- Change of an era in SL’s political history
The Presidential and General Elections of this year (2024) ushered in a new era in our political history. We experienced the era of Western colonialism where we were usurped of all our rights and made second-class citizens under oppressive white supremacist rule. During this period, our national wealth was plundered and made the Commonwealth of the Crown. Our people were divided ethnically, culturally, religiously, and regionally, deliberately, by sensitising them on the differences as a strategy to maintain social tension by ‘divide and rule’ politics. Their 450-year rule ended with World War II, leading to our Independence from Britain in 1948.
When they left, they handed power to brown sahibs, the indigenous leaders who were mentally British but Sri Lankan in outlook. They inherited the political system and governance from the colonialists. Thus began the era of the brown sahibs (1948-2024). During this period, they led the country as a vassal State with a neo-colonial stranglehold. They perpetuated the ‘divide and rule’ politics and masqueraded as patriots using nationalism as a mask to usurp the rights of the people and squander national wealth to sustain the class-based society-benefiting cronies. The post-colonial system influenced by power-hungry political elites corrupted the system to perpetuate the status quo. The people were ruled by rulers as opposed to established rules of governance which are equal to all. Thereby, people experienced systemic discrimination caused by ‘divide and rule’ politics, spawning conflicts between people, making one segment feud with the other. This led to at least 100,000 deaths in all communities. Similarly, an equal number of people were incarcerated without evidence whilst some emigrated due to the ensuing economic and security situation in the country, causing brain drain.

▶ [Records supplied]:
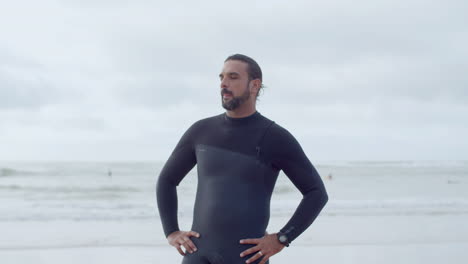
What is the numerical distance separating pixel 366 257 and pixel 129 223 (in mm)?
5217

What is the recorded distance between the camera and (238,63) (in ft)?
9.06

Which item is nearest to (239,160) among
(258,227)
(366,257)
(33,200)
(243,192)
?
(243,192)

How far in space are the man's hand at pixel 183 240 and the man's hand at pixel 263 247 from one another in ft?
0.77

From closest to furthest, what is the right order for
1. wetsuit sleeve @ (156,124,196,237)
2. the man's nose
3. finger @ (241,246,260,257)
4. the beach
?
finger @ (241,246,260,257), the man's nose, wetsuit sleeve @ (156,124,196,237), the beach

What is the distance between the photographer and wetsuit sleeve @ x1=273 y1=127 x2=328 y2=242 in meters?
2.73

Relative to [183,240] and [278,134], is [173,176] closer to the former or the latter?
[183,240]

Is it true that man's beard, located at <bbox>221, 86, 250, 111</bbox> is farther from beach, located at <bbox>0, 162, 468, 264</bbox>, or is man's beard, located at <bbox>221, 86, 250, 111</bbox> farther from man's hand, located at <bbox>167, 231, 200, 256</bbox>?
beach, located at <bbox>0, 162, 468, 264</bbox>

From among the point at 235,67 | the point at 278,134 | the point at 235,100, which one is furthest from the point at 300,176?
the point at 235,67

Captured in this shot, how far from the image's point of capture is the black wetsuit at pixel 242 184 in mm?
2684

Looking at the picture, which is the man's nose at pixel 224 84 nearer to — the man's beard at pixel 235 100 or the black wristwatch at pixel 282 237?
the man's beard at pixel 235 100

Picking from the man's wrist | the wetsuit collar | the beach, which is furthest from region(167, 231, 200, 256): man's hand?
the beach

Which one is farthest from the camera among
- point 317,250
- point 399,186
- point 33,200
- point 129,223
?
point 399,186

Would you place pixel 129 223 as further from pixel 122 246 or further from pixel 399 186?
pixel 399 186

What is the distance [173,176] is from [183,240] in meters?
0.34
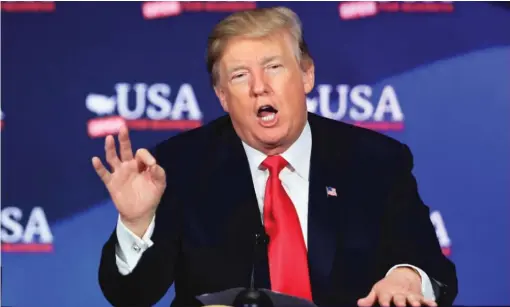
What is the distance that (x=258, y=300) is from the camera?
1336 millimetres

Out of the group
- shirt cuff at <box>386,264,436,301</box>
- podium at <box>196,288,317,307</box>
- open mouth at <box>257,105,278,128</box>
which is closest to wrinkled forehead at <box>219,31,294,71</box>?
open mouth at <box>257,105,278,128</box>

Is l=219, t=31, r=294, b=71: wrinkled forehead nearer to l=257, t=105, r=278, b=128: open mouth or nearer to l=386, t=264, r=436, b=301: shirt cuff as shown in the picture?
l=257, t=105, r=278, b=128: open mouth

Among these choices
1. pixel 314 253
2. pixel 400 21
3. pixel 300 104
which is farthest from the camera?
pixel 400 21

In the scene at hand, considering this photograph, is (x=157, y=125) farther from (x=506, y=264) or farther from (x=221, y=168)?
(x=506, y=264)

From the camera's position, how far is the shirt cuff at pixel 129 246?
1677 mm

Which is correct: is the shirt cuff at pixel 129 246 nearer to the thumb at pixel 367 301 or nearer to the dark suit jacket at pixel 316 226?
the dark suit jacket at pixel 316 226

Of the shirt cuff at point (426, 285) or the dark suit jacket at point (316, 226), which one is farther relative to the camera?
the dark suit jacket at point (316, 226)

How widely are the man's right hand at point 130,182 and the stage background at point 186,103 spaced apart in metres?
0.94

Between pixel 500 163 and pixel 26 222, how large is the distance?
1.49 meters

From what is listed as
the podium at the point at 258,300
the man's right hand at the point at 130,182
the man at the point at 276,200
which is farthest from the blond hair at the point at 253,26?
the podium at the point at 258,300

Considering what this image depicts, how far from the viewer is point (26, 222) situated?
2.62 meters

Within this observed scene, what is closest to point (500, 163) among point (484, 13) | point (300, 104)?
point (484, 13)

▶ [Exercise details]:
Reproduce word for word the part of the passage above on Sri Lanka's political eras, starting at "- Change of" and ending at "Britain in 1948.".

▶ [In response]:
- Change of an era in SL’s political history
The Presidential and General Elections of this year (2024) ushered in a new era in our political history. We experienced the era of Western colonialism where we were usurped of all our rights and made second-class citizens under oppressive white supremacist rule. During this period, our national wealth was plundered and made the Commonwealth of the Crown. Our people were divided ethnically, culturally, religiously, and regionally, deliberately, by sensitising them on the differences as a strategy to maintain social tension by ‘divide and rule’ politics. Their 450-year rule ended with World War II, leading to our Independence from Britain in 1948.